The others nodded. JoEllen had grown up without her father.

Katie spoke next. “My best day ever was when I sold my first article to a national magazine. It was the closest I’ve ever come to walking on air. Just to know that professionals valued what I wrote and paid me for it – wow! I’m still happy for a sale, but the first one convinced me I was a real writer. That validation gave me the courage to keep at it.”

Maria looked down at her hands. “Are you sure we can’t talk about the day our children were born? Because when Brian came into the world…”

“No!” JoEllen was firm. “That day was the best of the best, no question. But what we’re talking about is different. It’s an experience unique to ourselves. Something that changed or clarified the way we saw the world.”

The group was getting into it now. Rhonda spoke next. “The best day for me was the day I finally broke up with Toby.”

There were groans. They all remembered the drama – they’d secretly called him Toby the Terrible. But Rhonda couldn’t see it for the longest time.

“I thought I’d never survive without him, but when it was over there was a wonderful feeling of liberation. No more worrying about whether Toby was in a good mood. No more fear that next time he’d actually take a swing at me. I realized I was a person of value, if not to him, then to myself.”

There was a pattering of applause and Rhonda took a little bow.

All heads turned toward Maria. She was the last to speak.

“Maybe you’ll think mine is stupid,” she said.

The friends chorused their encouragement. She continued.

“Last week I was pulling weeds. I was hot and thirsty and my back ached from all the stooping. I just wanted to get done. There was this one stubborn weed that had come up in a crack in the driveway. You know how dry it’s been – this weed was parched for water. It lay over on its side, completely wilted. But boy, did it resist being pulled! Part of it broke off, but the root held. I finally gave up.”

“What did it clarify for you?” JoEllen asked.

“I guess for me that weed exemplified perseverance. It was just a weed, but it was fully engaged with its life and refused to be uprooted.”
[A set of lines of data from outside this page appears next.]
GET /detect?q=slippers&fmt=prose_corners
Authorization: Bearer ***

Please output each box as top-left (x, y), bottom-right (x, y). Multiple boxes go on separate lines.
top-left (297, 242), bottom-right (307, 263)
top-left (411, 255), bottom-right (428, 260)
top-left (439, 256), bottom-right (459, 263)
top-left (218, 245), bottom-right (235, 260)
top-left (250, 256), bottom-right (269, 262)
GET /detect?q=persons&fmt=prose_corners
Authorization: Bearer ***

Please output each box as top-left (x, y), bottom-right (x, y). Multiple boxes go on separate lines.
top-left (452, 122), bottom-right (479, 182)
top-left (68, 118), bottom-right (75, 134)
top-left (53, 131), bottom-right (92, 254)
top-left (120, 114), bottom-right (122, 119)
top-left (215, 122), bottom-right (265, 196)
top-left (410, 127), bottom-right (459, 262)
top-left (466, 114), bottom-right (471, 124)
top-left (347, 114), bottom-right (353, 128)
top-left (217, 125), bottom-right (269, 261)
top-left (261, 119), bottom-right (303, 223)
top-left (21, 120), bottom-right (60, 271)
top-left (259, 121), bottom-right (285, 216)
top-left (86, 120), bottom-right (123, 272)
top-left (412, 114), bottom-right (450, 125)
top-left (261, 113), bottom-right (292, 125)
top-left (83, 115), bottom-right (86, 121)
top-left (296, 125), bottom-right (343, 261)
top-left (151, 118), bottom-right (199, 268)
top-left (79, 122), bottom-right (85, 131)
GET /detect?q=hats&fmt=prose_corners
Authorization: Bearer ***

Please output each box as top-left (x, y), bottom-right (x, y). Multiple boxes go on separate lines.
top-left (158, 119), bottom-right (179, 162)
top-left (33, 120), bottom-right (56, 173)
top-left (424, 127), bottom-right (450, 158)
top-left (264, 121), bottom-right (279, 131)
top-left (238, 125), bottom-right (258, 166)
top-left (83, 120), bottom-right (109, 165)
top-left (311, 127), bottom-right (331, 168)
Maria stopped, fighting back tears. The others looked at her in surprise. Where was all this coming from?

“Why was that a good day?” Rhonda asked gently.

“Because…because I need that same perseverance. I haven’t been ready to tell you this until now. I have breast cancer. Chemo starts next week and I know it’s going to be rough, but I’ll fight with everything I’ve got to stay alive.  That weed, well, it wasn’t giving up. And when I let it live, I promised myself that I wouldn’t give up, either.”


The four friends continued meeting over the years and when the did, they gave thanks for gray hair, aches and pains, and the privilege of growing old. They agreed that just being together made it the best day ever.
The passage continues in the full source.